## [Extracted text]
* * * * * * * * *

Overview

Mash Screen (citation) is a software for fast contamination screening using the MinHash algorithm.

For this purpose, SeqSphere+ comes with a Mash reference database (sketch size of s=1,000 and k=21) that contains all prokaryotic NCBI Genome entries with status complete or chromosome that were filtered for taxonomic reliable genus and species information.

Button16 Important.png Important: Mash Screen requires Linux or Windows with installed Windows Subsystem For Linux.

Pipeline Contamination Check (Mash Screen)

If the option Perform contamination check (Mash Screen) is enabled in the pipeline script Mash Screen is started to find the closest matches for the FASTA assembly contigs of a Sample in the Mash reference database (only contamination with a second species above 9 precent ratio can be reliable detected from FASTA files).

If multiple different species are found above the predefined thresholds (Identity >=0.95, Shared-hashes >=100), a potential contamination is reported. If a potential contamination is detected, a warning is logged in the pipeline log.

* * * * * * * * *

## [Problems to solve]
[A] From the Mash Screen page, list every numeric value it gives for a database parameter or a detection threshold, and say what each one describes.
[B] Resume the Mash Screen contamination-check page, starting right after its last sentence.

## [Source information]
* * * * * * * * *

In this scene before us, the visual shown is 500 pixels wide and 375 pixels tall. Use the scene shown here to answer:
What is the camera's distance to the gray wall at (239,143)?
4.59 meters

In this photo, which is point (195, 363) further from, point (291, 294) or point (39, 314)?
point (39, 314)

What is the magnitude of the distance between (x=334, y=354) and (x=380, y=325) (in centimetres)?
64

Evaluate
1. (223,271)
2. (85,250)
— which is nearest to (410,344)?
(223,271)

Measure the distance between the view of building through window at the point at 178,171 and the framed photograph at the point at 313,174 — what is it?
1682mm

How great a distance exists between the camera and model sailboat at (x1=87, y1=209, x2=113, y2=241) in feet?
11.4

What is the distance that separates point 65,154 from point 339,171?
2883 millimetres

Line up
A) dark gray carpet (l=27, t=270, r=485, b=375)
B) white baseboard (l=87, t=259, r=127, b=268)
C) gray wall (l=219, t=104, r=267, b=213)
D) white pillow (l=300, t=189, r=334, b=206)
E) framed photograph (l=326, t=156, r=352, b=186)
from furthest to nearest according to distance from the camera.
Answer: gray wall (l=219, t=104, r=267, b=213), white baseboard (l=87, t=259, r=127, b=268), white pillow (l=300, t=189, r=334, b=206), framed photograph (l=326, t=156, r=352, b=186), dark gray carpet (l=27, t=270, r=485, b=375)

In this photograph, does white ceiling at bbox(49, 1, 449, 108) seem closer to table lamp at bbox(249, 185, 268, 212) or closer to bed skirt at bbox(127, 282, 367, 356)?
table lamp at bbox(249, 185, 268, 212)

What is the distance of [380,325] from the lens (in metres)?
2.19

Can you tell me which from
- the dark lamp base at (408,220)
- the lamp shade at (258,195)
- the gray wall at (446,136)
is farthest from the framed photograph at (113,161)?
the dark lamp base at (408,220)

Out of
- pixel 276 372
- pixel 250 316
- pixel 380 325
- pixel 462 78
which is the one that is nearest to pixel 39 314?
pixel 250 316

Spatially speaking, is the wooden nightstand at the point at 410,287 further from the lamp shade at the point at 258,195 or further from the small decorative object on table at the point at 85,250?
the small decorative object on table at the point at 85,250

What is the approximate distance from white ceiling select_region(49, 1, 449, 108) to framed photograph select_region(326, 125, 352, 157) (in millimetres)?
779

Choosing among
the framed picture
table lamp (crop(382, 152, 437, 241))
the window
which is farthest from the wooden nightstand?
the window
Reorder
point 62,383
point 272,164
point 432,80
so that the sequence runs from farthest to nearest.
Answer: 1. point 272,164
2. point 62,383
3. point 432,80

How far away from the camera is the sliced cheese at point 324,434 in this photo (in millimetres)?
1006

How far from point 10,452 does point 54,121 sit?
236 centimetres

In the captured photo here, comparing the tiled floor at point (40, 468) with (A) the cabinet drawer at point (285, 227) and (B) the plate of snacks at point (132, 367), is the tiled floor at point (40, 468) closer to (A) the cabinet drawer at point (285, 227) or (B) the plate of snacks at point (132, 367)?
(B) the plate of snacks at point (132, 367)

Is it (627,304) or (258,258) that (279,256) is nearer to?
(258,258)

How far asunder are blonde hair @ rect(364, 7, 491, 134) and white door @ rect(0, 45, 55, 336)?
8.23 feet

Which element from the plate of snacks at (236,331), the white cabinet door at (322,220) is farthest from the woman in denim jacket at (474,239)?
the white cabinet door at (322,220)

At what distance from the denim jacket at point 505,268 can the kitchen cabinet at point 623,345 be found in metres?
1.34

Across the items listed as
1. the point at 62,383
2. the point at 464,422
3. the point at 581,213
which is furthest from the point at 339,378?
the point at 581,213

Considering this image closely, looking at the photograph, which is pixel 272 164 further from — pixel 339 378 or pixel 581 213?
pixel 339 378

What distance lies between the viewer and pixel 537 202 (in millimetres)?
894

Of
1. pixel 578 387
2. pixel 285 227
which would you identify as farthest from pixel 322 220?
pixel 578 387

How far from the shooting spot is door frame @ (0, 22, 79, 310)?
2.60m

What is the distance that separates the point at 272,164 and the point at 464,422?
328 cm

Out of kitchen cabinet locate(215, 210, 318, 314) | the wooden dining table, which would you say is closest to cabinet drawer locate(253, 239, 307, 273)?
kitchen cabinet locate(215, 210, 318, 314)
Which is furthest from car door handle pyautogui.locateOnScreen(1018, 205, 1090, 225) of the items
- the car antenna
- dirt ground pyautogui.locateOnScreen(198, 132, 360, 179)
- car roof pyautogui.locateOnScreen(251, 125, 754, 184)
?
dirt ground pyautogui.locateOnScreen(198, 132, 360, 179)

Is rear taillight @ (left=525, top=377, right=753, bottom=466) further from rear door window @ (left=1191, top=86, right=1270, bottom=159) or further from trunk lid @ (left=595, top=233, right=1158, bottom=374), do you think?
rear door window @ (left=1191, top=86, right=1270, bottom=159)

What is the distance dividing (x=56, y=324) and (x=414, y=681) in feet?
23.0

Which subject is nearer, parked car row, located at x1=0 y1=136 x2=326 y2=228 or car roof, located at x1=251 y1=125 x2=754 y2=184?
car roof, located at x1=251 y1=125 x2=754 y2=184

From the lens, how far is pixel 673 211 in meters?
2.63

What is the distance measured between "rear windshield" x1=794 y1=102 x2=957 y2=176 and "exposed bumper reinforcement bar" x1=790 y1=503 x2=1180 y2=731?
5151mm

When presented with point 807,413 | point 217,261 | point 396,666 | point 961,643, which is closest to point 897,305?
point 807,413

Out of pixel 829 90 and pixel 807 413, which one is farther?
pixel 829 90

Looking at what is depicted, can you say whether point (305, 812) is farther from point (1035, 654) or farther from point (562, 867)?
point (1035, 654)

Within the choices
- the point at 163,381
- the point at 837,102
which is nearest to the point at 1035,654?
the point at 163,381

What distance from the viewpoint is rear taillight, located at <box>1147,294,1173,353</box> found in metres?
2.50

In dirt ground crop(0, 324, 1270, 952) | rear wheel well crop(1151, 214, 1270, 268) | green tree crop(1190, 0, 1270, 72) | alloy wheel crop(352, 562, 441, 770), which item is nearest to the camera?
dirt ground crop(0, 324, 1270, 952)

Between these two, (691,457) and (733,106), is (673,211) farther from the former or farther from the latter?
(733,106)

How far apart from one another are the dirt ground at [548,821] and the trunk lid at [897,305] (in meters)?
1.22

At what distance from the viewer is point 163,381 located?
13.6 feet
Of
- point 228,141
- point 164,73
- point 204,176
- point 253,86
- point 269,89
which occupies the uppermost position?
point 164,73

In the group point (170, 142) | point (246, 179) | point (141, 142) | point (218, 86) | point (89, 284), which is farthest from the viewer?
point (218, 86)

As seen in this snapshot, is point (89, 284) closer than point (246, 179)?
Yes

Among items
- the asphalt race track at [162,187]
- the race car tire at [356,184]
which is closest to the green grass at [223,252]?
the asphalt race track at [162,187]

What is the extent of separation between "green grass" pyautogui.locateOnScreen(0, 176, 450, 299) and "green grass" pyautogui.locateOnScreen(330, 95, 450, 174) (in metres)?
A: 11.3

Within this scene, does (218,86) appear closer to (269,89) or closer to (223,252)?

* * * * * * * * *

## [Answer list]
[A]
- 1,000: the sketch size (s) of the Mash reference database shipped with SeqSphere+
- 21: the k value of the Mash reference database
- 9 percent: the ratio a second species must exceed for contamination to be reliably detected from FASTA files
- 0.95: the minimum Identity for a species to count toward a potential contamination
- 100: the minimum number of Shared-hashes for a species to count toward a potential contamination

[B]
Up to seven fields of the procedure statistics are filled with the results of the contamination check:

  • Top Species Match
  • Top Species Match Identity
  • Top Species Match Shared-Hashes
  • Contamination Check Result
  • Potential Contaminating Species*
  • Potential Contaminating Species Identity*
  • Potential Contaminating Species Shared-Hashes*

 * only filled if potential contamination found

The Top Species Match is always filled even if the top match does not reach the thresholds. All fields can be exported, shown in a comparison table, and viewed in the procedure details panel of a sample. If a contamination is found, it is highlighted as a warning in this panel. The first two fields are default fields when creating a comparison table.

The closely related species defined in Mash equivalency groups are not treated as contamination.

Tools Menu Contamination Check (Mash Screen)

Contamination Check with Mash Screen in Tools Menu
Contamination Check by using Mash Screen

The menu function Tools | Genome Utilities | Contamination Check (Mash Screen) can be used to screen for contaminants in a read file (FASTQ) or an assembly contigs file (FASTA/GB/BAM/ACE). For read data the forward reads file is recommended to be used (from FASTQ files contamination with a second species can be reliable detected above a 1 precent ratio).

When the dialog is confirmed with Start, Mash Screen is started to find matches for the query in the Mash reference database. The resulting matches are filtered by thresholds for Identity and Shared-hashes. The default thresholds (Identity >=0.95, Shared-hashes >=100) can be changed.

By default, the option 'Winner takes all' is enabled, to remove redundancy in the result. If this option is not enabled, every matching strain from the same species of the reference database is reported in the result.

The result is shown in a dialog window containing an exportable table with all matches above the defined thresholds. The table can be exported and has the following columns:

Taxonomic Info
Contains genus, species, sub-species and strain names of found genomes in the Mash reference database.
Reference Sketch-ID
The accession number of found genomes in Mash reference database that can be used for searches of the NCBI Genomes database.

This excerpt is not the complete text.